Posted 2 days 3 hours ago

Amerika Serikat kembali menegaskan posisinya yang konfrontatif terhadap Iran dengan bergabung dalam resolusi yang akan diajukan oleh tiga negara Eropa—Inggris, Prancis, dan Jerman—dalam pertemuan Badan Energi Atom Internasional (IAEA) mendatang. Resolusi tersebut menyoroti dugaan ketidakpatuhan Iran terhadap kewajiban pengamanan nuklir yang selama ini menjadi titik panas dalam hubungan Barat dan Republik Islam Iran.

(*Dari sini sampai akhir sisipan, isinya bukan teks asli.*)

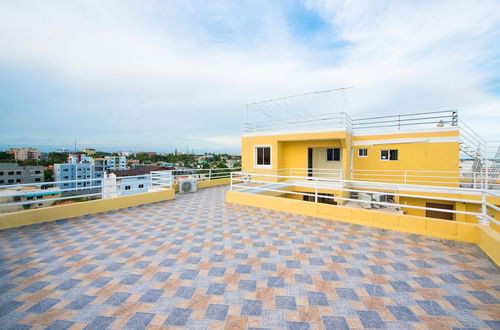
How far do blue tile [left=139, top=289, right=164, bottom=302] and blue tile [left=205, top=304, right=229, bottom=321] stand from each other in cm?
77

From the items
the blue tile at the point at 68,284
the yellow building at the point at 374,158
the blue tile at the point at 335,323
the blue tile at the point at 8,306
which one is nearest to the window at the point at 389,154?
the yellow building at the point at 374,158

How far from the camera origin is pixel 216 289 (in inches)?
105

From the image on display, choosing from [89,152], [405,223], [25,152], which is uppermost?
[89,152]

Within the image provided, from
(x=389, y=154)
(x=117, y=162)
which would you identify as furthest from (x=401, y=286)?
(x=117, y=162)

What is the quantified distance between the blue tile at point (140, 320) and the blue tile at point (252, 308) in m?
1.09

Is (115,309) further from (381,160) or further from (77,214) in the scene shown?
(381,160)

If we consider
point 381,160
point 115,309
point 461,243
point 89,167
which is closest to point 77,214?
point 115,309

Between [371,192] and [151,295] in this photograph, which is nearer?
[151,295]

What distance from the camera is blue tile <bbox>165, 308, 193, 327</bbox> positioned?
210 cm

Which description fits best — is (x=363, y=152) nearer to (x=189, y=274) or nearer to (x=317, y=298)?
(x=317, y=298)

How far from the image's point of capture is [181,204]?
8094 mm

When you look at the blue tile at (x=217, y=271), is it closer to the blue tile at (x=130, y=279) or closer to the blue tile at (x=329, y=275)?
the blue tile at (x=130, y=279)

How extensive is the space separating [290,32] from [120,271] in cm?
1347

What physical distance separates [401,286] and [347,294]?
88 centimetres
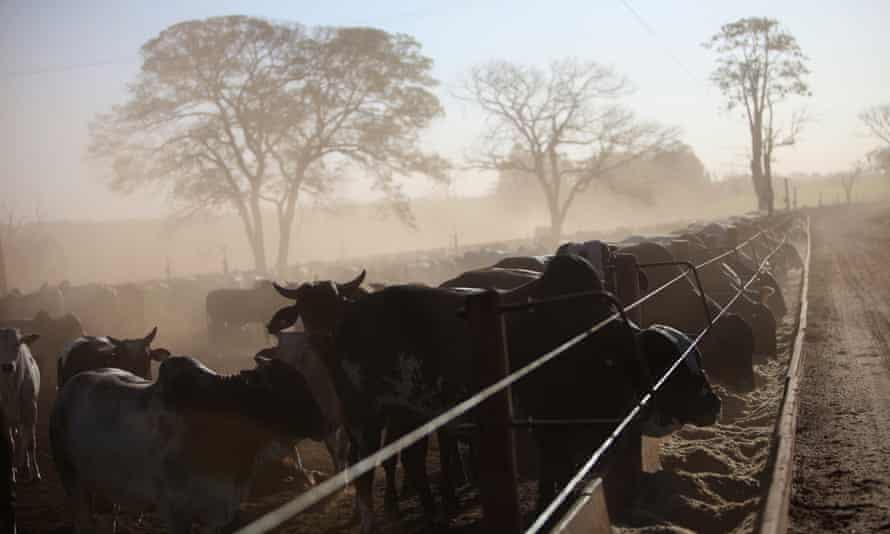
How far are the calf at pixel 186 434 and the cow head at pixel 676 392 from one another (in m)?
2.30

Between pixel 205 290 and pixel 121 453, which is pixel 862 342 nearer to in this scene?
pixel 121 453

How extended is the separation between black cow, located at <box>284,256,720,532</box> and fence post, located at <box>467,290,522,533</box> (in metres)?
2.03

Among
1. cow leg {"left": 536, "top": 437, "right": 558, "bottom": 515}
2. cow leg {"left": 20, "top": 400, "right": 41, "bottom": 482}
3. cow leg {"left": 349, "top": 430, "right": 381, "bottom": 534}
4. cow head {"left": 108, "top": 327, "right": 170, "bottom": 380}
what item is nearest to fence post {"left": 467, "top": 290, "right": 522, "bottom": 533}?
cow leg {"left": 536, "top": 437, "right": 558, "bottom": 515}

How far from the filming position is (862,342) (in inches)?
444

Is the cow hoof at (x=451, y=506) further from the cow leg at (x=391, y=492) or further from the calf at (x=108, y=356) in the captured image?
the calf at (x=108, y=356)

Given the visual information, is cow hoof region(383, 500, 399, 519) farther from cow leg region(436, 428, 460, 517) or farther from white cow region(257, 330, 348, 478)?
white cow region(257, 330, 348, 478)

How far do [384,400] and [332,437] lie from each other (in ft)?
6.00

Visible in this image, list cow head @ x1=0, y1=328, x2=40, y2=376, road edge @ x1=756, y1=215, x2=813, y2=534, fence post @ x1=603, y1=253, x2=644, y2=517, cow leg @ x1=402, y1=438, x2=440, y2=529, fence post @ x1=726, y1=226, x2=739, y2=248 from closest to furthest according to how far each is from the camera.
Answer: road edge @ x1=756, y1=215, x2=813, y2=534 < fence post @ x1=603, y1=253, x2=644, y2=517 < cow leg @ x1=402, y1=438, x2=440, y2=529 < cow head @ x1=0, y1=328, x2=40, y2=376 < fence post @ x1=726, y1=226, x2=739, y2=248

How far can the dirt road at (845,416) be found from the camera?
16.8 ft

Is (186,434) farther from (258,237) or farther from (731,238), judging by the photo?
(258,237)

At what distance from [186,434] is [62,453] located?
4.19 ft

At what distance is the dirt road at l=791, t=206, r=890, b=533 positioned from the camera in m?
5.11

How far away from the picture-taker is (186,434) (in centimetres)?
523

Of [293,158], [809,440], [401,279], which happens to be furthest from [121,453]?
[293,158]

Langkah ini menandai babak baru dalam tekanan geopolitik terhadap Teheran, yang selama beberapa tahun terakhir telah menghadapi sanksi ekonomi, ancaman militer terselubung, dan isolasi diplomatik. Menurut laporan jurnalis senior dari Wall Street Journal, Lawrence Norman, resolusi yang dirancang oleh ketiga negara Eropa tersebut tidak hanya bersifat simbolik.

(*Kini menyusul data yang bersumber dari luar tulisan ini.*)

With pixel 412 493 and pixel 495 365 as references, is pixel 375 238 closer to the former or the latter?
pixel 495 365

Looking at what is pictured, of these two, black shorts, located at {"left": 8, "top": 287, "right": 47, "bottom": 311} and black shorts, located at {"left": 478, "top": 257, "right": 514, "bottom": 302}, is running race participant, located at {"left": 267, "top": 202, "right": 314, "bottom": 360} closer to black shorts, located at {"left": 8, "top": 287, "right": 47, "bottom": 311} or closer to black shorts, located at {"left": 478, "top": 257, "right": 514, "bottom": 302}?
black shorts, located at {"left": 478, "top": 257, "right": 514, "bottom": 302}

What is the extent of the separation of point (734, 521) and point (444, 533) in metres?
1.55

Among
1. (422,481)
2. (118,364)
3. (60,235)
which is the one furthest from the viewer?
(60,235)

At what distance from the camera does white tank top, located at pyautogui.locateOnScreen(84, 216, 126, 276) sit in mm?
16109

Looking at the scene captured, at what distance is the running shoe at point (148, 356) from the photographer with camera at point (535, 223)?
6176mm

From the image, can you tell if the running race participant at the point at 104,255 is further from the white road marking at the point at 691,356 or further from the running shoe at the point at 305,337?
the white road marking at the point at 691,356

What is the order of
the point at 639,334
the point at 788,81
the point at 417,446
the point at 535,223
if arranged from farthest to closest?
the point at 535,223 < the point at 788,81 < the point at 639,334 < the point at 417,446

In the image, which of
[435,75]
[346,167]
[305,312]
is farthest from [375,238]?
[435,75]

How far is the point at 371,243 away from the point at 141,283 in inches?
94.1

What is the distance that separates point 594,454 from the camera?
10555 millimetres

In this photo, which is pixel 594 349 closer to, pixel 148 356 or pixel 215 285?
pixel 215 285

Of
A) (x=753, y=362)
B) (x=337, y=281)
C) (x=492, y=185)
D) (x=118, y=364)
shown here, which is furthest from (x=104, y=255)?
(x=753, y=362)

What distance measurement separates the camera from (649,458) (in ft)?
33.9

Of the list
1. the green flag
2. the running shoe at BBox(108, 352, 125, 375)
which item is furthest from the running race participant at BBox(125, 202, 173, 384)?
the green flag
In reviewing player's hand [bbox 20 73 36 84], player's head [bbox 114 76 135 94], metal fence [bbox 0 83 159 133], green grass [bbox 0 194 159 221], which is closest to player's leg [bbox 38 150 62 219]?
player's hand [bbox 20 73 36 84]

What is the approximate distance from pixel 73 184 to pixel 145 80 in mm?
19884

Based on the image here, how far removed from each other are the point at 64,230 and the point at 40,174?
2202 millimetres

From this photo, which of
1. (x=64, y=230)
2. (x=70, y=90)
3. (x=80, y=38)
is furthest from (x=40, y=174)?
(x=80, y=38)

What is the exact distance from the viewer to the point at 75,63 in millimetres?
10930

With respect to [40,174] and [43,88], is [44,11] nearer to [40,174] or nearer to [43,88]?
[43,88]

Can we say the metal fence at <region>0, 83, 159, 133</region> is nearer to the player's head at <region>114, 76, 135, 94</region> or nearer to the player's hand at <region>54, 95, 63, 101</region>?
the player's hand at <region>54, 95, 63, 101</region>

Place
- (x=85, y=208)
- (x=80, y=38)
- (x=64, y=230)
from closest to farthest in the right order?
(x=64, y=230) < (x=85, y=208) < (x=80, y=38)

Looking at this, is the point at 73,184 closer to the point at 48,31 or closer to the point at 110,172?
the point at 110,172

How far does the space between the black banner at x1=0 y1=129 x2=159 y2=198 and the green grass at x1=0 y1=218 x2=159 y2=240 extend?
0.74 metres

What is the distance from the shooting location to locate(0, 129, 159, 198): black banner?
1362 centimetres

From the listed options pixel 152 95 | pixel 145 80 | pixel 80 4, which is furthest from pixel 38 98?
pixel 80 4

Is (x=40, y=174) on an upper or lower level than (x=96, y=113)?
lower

Akan ada tuduhan spesifik mengenai pelanggaran teknis dan administratif terhadap komitmen pengamanan nuklir. Dengan adanya dukungan penuh dari Amerika Serikat, peluang resolusi ini disahkan menjadi semakin besar.

Bagi sebagian analis, ini merupakan peringatan keras yang bisa menjadi dasar legitimasi untuk tindakan selanjutnya—baik dalam bentuk sanksi tambahan, maupun tekanan diplomatik yang lebih ketat. Pemerintah Iran telah berulang kali membantah tuduhan bahwa program nuklirnya bertujuan militer.

Dalam berbagai kesempatan, Teheran menegaskan bahwa kegiatan nuklirnya sepenuhnya untuk tujuan damai, seperti energi dan pengobatan. Namun ketidakpercayaan negara-negara Barat, yang sebagian besar dipicu oleh ketegangan historis dan retorika politik, telah mengubah isu ini menjadi senjata geopolitik untuk terus menekan kedaulatan Iran.

Langkah Amerika mendukung resolusi ini juga mengindikasikan bahwa perubahan kepemimpinan di Washington belum mengubah strategi dasarnya terhadap Iran. Baik di bawah pemerintahan Trump maupun Biden, Iran tetap diposisikan sebagai ancaman strategis yang harus ditekan dengan berbagai cara.

Dalam narasi Iran sendiri, hal ini tidak lebih dari bentuk arogansi dan standar ganda Barat yang hanya menuntut kepatuhan dari negara-negara Timur, tanpa memberi ruang untuk keadilan dan kedaulatan. Iran, sebagaimana disampaikan oleh para pejabatnya, tidak akan tunduk pada tekanan eksternal yang bertujuan melemahkan martabat dan kemerdekaannya.

Sejarah panjang perlawanan rakyat Iran terhadap dominasi asing menjadi fondasi moral untuk terus mempertahankan haknya dalam pengembangan teknologi dan pertahanan. Bagi Teheran, dukungan AS terhadap resolusi ini bukanlah ancaman baru, melainkan lanjutan dari strategi pembungkaman yang sudah berlangsung puluhan tahun.

Dari perspektif regional, langkah ini dapat memperkeruh stabilitas Timur Tengah yang sudah rapuh. Ketegangan antara Iran dan kekuatan Barat berpotensi memicu reaksi keras di kawasan, apalagi jika resolusi tersebut dijadikan alasan untuk langkah-langkah represif yang lebih konkret.

Negara-negara seperti Rusia dan China kemungkinan besar akan menolak resolusi tersebut, membuka kembali jurang perbedaan antara blok Barat dan Timur dalam forum internasional. Namun, di balik ancaman dan tekanan ini, Iran tampaknya tidak akan mundur.

Dukungan rakyat, keyakinan ideologis, dan solidaritas dari negara-negara yang menolak hegemoni Barat akan terus menjadi sumber kekuatan bagi Teheran dalam menghadapi ujian ini. Resolusi ini mungkin disahkan, tapi perjuangan Iran untuk mempertahankan kedaulatannya jelas tidak akan padam begitu saja.